_TEXT BLOCK_
If a complaint or dispute cannot be resolved internally, a matter can be referred to either mediation or arbitration.

The Code makes it clear that these dispute resolution procedures operate concurrently with the power of the ACCC to conduct investigations into alleged breaches of the Code.

This procedure largely replicates the processes provided for in the UK Order. However, on 25 June 2013, the UK Groceries Code Adjudicator Act2013 established the Groceries Code Adjudicator. This resulted in a significant expansion of the scope of sanctions that can be imposed on retailers. The Adjudicator has no powers over price setting, but can intervene in direct dealings between retailers and suppliers, and investigate confidential complaints from suppliers and third parties. The power of the Adjudicator to impose financial penalties on retailers who are found to have acted in breach of the code is viewed as a more effective deterrent than negative publicity arising from investigations and recommendations.

Code Committee

The Code calls for a Code Committee to be established by Retailers and Suppliers. The Code Committee is to:

  • publicise and promote the Code;
  • monitor the Code’s operation;
  • consult with industry participants on the operation and effectiveness of the Code, and any proposed amendments;
  • produce an annual report on the Code and its administration;
  • report to the industry on the operation and effectiveness of the Code; and
  • report to the ACCC on any matters in connection with the Code.

What is the process from here?

The following process must now be followed before the Code comes into effect as a prescribed industry code under the Competition and Consumer Act 2010 (Act):

  1. Notification of industry participants and the Australian Competition and Consumer Commission (ACCC)The Minister and the ACCC will consider the scope and the likely effect of the Code. Key stakeholders, including retailers, suppliers, consumers and relevant industry association will be notified that the Minister for Small Business is considering prescribing an industry code.
  2. Development of a draft Regulation Impact StatementThe Department of Small Business will prepare a draft Regulation Impact Statement that will outline an analysis of the relevant issues and objectives, which will be released for public comment.
  3. Final Regulation Impact StatementFollowing consultation with stakeholders and relevant government agencies the draft Regulation Impact Statement will be finalised and forwarded to the Office of Best Practice Regulation for review.
  4. Making RegulationsFollowing approval by the Executive Council, the Governor-General will make regulations, which will be gazetted with the Code as a schedule to the regulations. The regulations will be tabled before Parliament and, if approved, they will come into effect.

Once in effect, the Code will be reviewed at least every five years in consultation with the industry, consumers and businesses.


The AFGC is hailing the Code as:

  • including “tough restrictions”;
  • leading to “greater transparency”;
  • recognising “the importance of intellectual property rights and confidentiality in driving innovation and investment in new products”; and
  • including “a low cost and fast track dispute resolution mechanism.”[2]

These potential benefits will only be known with the passing of time – it is at least six months before the Code is likely to come into effect and, given the transitional provisions in the Code for existing Grocery Supply Agreements, it is likely to be much longer before the Code has broad application across the industry.

In addition, the terms and conditions of Grocery Supply Agreements will likely require material changes to become Code compliant. Time will tell whether these additional transaction costs will ultimately benefit industry participants and consumers (if and when the Code is approved by Government (and the ACCC)).

Of more immediate interest, perhaps, is whether the Code will assist to alleviate any of the ACCC’s expressed concerns in recent times about the conduct of major supermarket chains. Rod Sims, the ACCC chairman, has expressed the ACCC’s support for the release of the Code, but has indicated that the ACCC intends to proceed with its current investigations into alleged unconscionable conduct and misuse of market power by Coles and Woolworths.[3]

_WORK TASK_
Reproduce the passage on the grocery industry code word for word, from "3. Final Regulation" up to and including "consumers and businesses.".

_LISTED ENTRIES_
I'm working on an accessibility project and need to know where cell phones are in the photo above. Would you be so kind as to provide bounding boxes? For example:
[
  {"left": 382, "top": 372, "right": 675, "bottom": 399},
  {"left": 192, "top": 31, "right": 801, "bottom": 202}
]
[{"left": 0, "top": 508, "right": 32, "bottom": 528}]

_ANSWER SECTION_
3. Final Regulation Impact StatementFollowing consultation with stakeholders and relevant government agencies the draft Regulation Impact Statement will be finalised and forwarded to the Office of Best Practice Regulation for review.
  4. Making RegulationsFollowing approval by the Executive Council, the Governor-General will make regulations, which will be gazetted with the Code as a schedule to the regulations. The regulations will be tabled before Parliament and, if approved, they will come into effect.

Once in effect, the Code will be reviewed at least every five years in consultation with the industry, consumers and businesses.